## DATASET

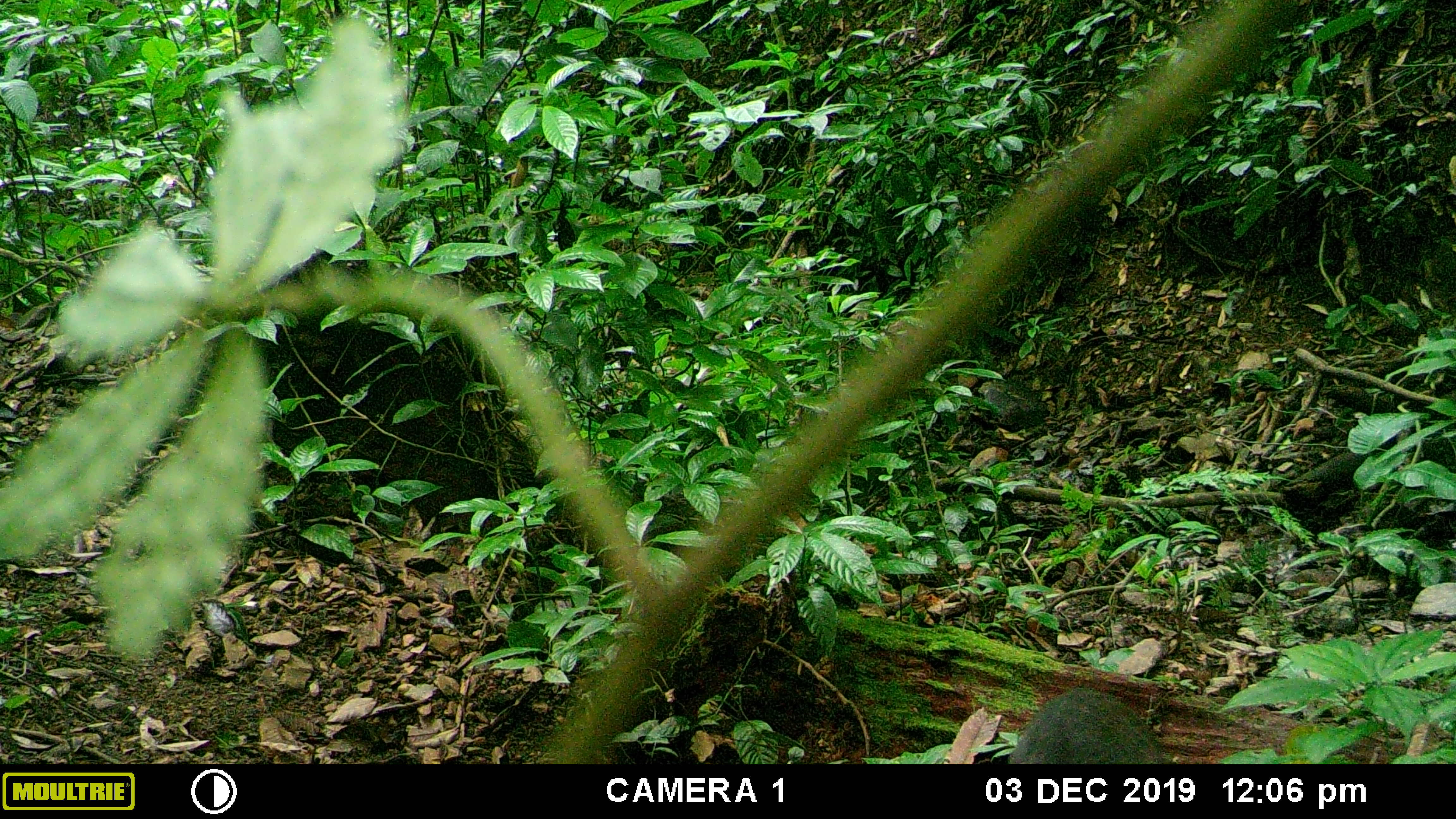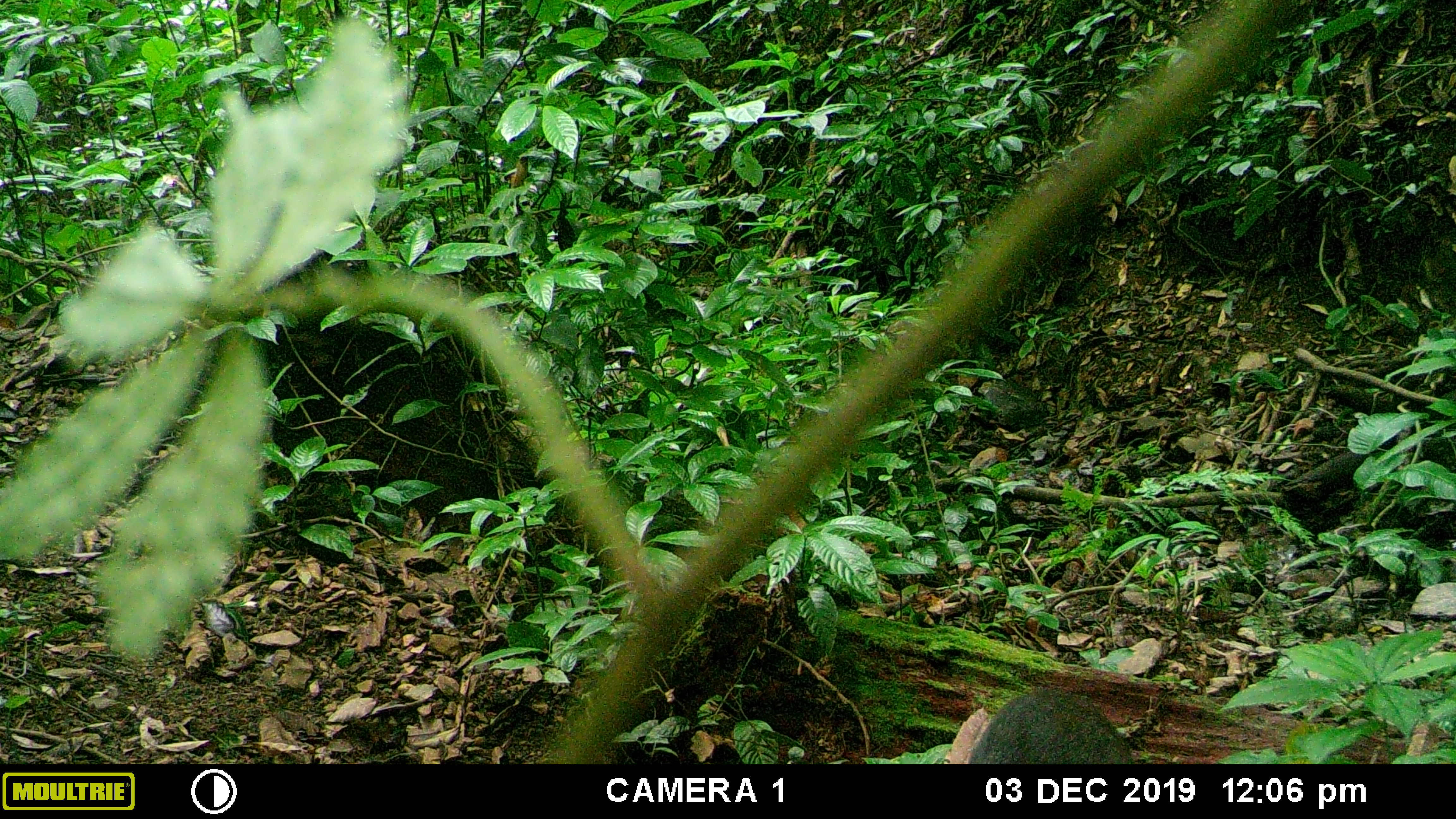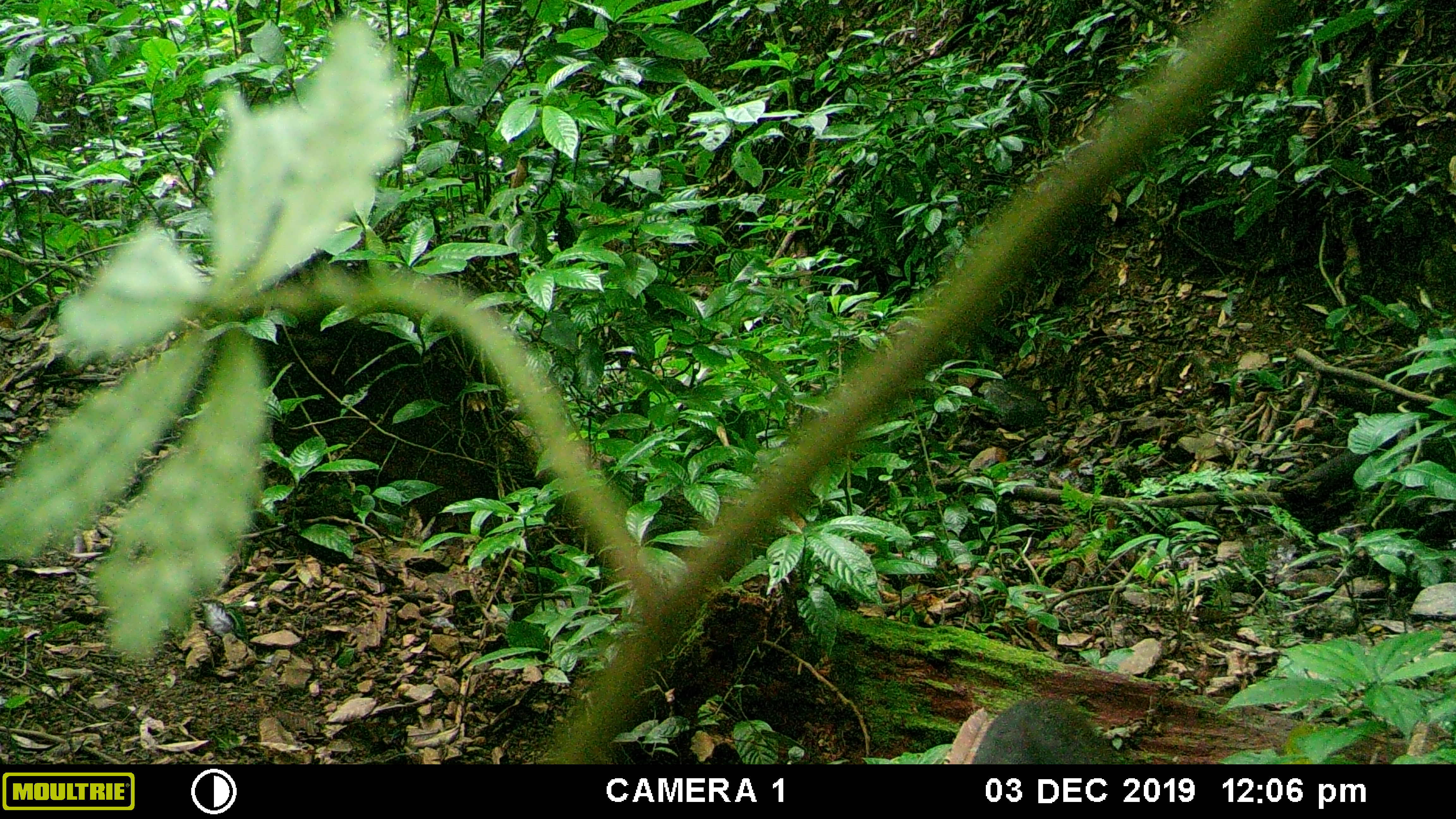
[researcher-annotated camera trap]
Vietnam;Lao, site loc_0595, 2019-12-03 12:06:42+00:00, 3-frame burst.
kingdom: Animalia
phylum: Chordata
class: Mammalia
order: Artiodactyla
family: Suidae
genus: Sus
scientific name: Sus scrofa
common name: eurasian wild pig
Eurasian wild pig (Sus scrofa). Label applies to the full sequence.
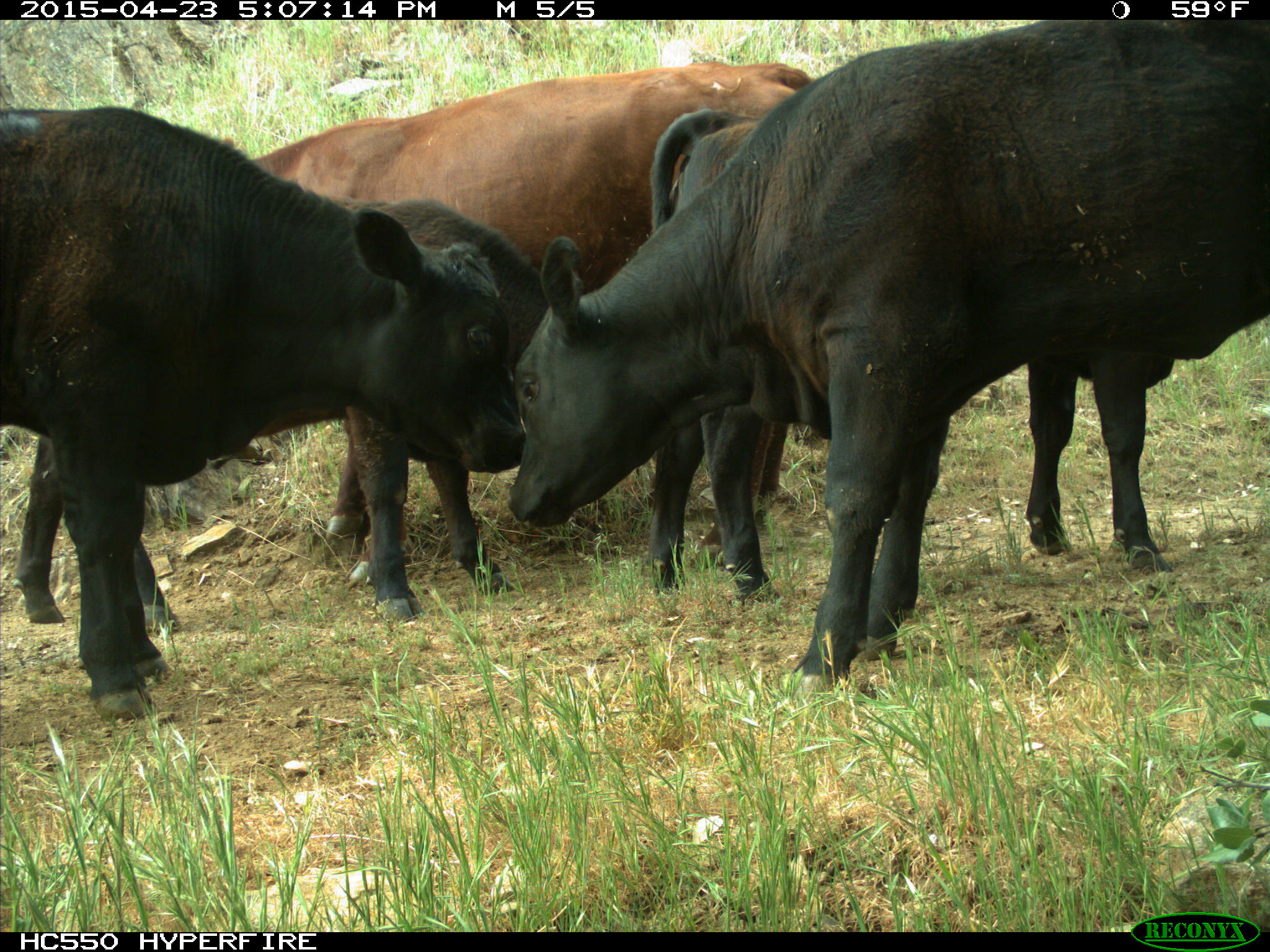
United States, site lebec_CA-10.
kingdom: Animalia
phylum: Chordata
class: Mammalia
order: Artiodactyla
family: Bovidae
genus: Bos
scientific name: Bos taurus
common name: domestic cow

## THE PROBLEM
Without copying any picture, write out all of the material exactly as it reads.

## EXERCISE ANSWER
[researcher-annotated camera trap]
Vietnam;Lao, site loc_0595, 2019-12-03 12:06:42+00:00, 3-frame burst.
kingdom: Animalia
phylum: Chordata
class: Mammalia
order: Artiodactyla
family: Suidae
genus: Sus
scientific name: Sus scrofa
common name: eurasian wild pig
Eurasian wild pig (Sus scrofa). Label applies to the full sequence.
United States, site lebec_CA-10.
kingdom: Animalia
phylum: Chordata
class: Mammalia
order: Artiodactyla
family: Bovidae
genus: Bos
scientific name: Bos taurus
common name: domestic cow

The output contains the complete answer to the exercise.